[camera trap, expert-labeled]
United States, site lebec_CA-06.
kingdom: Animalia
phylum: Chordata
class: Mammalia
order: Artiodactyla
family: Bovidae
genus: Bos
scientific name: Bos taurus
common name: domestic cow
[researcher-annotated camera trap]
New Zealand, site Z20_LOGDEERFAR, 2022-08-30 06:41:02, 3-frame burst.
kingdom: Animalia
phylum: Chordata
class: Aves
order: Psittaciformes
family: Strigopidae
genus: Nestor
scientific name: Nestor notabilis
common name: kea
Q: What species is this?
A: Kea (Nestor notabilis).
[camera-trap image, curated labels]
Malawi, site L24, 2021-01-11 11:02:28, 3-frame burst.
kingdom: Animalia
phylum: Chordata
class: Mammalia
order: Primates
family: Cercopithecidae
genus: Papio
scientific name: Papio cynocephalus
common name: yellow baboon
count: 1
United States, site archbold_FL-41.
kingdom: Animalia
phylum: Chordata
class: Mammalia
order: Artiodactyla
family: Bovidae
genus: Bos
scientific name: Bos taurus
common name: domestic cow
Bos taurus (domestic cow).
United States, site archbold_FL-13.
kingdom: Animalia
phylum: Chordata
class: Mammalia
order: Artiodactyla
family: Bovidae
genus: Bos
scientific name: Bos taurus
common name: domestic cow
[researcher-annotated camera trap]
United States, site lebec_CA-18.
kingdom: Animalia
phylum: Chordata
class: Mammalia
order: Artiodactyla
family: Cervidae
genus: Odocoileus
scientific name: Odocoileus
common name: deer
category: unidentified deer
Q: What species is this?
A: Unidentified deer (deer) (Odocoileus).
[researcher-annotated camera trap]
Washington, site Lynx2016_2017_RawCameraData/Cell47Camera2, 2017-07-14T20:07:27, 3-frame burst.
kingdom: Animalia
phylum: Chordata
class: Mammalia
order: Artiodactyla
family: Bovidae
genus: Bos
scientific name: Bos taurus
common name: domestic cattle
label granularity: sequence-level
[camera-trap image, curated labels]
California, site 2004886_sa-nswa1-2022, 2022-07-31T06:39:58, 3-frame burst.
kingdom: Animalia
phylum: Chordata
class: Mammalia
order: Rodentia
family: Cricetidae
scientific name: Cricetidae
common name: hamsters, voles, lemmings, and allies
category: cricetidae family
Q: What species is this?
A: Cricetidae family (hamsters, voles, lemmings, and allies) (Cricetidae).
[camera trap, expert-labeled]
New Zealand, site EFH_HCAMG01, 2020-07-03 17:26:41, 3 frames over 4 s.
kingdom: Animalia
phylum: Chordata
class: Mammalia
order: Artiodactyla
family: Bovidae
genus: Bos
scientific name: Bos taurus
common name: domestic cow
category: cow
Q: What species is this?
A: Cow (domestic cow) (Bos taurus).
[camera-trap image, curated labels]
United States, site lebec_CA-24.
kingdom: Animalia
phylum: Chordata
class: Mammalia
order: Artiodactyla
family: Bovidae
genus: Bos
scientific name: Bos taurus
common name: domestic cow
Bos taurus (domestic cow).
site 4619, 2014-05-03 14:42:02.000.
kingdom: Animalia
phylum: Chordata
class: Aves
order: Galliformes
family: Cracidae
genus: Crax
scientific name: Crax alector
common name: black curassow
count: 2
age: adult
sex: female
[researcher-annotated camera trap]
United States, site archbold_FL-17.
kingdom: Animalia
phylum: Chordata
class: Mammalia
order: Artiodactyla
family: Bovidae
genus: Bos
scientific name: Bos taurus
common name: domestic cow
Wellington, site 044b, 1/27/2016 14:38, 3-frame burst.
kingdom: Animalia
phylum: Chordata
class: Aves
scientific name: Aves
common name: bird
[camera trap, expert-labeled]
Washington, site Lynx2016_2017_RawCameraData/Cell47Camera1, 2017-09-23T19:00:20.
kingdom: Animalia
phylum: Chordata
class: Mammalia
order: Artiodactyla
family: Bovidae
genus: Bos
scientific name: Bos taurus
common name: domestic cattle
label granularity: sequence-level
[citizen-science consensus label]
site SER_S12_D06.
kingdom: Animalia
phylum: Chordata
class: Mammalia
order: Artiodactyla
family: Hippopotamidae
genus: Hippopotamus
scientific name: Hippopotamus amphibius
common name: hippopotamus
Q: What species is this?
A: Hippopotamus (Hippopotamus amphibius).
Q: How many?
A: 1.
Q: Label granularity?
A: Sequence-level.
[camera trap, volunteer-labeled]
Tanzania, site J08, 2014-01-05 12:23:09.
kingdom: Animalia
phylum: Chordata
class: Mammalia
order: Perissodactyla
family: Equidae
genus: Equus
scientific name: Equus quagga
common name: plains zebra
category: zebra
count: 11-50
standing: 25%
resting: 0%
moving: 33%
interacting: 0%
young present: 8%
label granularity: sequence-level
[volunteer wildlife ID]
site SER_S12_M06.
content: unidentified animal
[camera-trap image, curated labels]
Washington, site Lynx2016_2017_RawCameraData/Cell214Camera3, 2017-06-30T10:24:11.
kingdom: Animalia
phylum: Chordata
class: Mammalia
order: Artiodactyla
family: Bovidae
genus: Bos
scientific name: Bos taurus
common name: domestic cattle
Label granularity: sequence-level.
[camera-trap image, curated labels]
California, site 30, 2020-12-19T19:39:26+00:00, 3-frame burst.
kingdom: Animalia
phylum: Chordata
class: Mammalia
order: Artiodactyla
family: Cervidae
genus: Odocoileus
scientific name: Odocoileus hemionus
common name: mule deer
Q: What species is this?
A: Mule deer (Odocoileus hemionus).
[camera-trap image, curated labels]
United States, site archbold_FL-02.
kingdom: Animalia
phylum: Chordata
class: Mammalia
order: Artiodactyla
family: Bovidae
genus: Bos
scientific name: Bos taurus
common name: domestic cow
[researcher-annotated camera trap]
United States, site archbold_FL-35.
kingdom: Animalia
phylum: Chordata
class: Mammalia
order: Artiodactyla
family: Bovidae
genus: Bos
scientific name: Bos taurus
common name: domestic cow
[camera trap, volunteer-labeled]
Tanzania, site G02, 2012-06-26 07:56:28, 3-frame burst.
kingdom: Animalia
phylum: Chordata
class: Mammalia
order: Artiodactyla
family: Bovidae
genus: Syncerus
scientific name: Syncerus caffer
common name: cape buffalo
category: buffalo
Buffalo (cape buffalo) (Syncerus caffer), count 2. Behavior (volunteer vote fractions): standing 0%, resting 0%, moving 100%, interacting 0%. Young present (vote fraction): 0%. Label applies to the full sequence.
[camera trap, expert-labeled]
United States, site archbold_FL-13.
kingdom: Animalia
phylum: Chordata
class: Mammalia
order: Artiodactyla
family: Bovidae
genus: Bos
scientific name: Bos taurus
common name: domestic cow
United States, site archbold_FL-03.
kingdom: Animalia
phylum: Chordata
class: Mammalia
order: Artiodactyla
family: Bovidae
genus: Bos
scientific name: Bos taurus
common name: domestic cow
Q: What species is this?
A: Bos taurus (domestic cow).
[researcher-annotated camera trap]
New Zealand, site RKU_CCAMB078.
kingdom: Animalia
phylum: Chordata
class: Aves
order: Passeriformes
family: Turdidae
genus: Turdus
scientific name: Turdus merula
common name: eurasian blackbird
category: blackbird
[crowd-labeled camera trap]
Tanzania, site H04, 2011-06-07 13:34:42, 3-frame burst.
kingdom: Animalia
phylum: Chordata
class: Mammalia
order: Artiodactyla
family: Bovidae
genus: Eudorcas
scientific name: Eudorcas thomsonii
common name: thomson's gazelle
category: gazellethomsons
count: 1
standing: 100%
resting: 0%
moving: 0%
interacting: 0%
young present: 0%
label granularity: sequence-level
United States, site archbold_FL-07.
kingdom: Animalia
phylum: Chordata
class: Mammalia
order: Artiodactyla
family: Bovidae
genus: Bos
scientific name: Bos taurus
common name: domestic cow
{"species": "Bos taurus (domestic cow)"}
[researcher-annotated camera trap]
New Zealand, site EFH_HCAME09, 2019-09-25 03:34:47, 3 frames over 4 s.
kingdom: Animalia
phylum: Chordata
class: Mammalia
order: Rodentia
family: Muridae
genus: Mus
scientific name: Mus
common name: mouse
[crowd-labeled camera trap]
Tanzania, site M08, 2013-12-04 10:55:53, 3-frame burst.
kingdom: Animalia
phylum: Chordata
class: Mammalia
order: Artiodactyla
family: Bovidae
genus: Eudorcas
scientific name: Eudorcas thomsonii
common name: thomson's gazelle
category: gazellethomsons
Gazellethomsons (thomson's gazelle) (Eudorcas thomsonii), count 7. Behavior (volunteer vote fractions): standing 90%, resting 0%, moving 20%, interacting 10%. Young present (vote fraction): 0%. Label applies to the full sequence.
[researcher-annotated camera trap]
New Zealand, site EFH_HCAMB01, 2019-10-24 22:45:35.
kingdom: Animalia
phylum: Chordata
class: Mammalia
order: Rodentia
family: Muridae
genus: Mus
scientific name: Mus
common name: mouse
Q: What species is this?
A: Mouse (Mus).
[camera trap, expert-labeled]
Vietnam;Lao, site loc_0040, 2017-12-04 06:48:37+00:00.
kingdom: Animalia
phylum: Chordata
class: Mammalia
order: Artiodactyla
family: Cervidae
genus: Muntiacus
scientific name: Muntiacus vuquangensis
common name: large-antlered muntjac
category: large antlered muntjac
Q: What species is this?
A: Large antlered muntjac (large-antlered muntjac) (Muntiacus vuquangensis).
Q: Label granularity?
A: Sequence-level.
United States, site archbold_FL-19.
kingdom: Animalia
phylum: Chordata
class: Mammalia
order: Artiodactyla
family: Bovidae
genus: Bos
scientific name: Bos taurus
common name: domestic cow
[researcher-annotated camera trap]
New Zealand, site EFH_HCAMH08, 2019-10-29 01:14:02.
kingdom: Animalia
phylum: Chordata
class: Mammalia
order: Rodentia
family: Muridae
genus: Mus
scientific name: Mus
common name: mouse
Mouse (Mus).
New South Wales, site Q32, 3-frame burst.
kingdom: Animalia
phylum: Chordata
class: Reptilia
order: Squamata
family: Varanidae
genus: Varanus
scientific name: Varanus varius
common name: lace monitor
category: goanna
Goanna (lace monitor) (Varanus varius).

◆ ◆ ◆ ◆ ◆ ◆ ◆

• _Exercise prompt_
Every line from the first entry to the line containing "genus: Nestor" should be transcribed exactly, and nothing beyond it.

• _Response to the task_
[camera trap, expert-labeled]
United States, site lebec_CA-06.
kingdom: Animalia
phylum: Chordata
class: Mammalia
order: Artiodactyla
family: Bovidae
genus: Bos
scientific name: Bos taurus
common name: domestic cow
[researcher-annotated camera trap]
New Zealand, site Z20_LOGDEERFAR, 2022-08-30 06:41:02, 3-frame burst.
kingdom: Animalia
phylum: Chordata
class: Aves
order: Psittaciformes
family: Strigopidae
genus: Nestor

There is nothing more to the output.